A VR developer found a lower friction way to access Quest 3’s passthrough cameras.
Meta does not officially allow third-party developers to access the cameras of Quest headsets, but earlier this week we reported on a clever workaround from Michael Gschwandtner the co-founder and lead developer of the hand tracking fitness app XRWorkout.
Gschwandtner’s technique involved having you use Quest’s casting capability to cast to a WebView inside his app which loaded the oculus.com/casting URL. But this requires painstakingly logging into your Meta account in this WebView, and requires the user to take action by casting.
Another VR developer, Julian Triveri, has now figured out a technique that doesn’t involve a WebView or casting, and thus doesn’t require logging in or initiating a system action.
Triveri realized that the Android media projection API, designed to enable screen capturing for custom recording or casting setups, works on Quest headsets.

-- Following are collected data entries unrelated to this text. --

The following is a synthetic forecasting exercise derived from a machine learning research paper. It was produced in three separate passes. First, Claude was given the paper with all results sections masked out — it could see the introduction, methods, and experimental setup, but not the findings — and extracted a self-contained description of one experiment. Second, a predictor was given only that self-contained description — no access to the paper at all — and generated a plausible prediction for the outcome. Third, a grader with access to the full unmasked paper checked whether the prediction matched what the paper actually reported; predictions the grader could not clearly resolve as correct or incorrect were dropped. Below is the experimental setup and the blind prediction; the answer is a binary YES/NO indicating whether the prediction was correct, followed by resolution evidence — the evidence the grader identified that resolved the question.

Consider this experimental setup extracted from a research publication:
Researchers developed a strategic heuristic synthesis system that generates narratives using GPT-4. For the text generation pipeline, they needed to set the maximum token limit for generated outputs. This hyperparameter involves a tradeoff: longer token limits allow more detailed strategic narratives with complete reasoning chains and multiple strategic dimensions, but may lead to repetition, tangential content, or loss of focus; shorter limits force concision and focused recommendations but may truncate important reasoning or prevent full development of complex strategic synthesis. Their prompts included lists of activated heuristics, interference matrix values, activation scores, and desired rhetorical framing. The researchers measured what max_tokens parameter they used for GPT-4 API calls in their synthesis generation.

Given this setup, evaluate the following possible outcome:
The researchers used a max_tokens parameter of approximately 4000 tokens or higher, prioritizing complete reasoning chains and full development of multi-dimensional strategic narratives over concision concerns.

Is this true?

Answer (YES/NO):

On Quest it returns 1024×1024 frames of the central 82 degrees of the field of view, slightly lower than you’d get with casting but still usable to run custom computer vision models.
The API requires a user-granted permission, but after that the app now has full access to what the user is seeing.
Triveri released an open-source demo of this technique on GitHub, and UploadVR has confirmed it works as described. He even added a branch showing the technique being used to drive AprilTag tracking (a type of fiducial marker).
An interesting limitation of this method is that it can’t be used while recording or casting on the headset, so Triveri had to use a PC to record footage. Like with Gschwandtner’s earlier technique, the other limitation is that the view captured includes virtual objects and interfaces, not just the camera view, and this could interfere with computer vision tasks.
What Happens Next?
With Triveri’s discovery, any Quest app can now conceivably essentially access the cameras with minimal friction. Will Meta allow this approach to propagate? Or could the company crack down by patching it in a future release of its Horizon OS?
Last month Meta CTO Bosworth gave his thoughts on the idea of intentionally giving Quest developers access to the passthrough cameras during an interview, saying Meta will “keep looking at” the issue.
In comparison, for its Vision Pro headset Apple only gives raw access to enterprise companies, and only for non-public internal apps.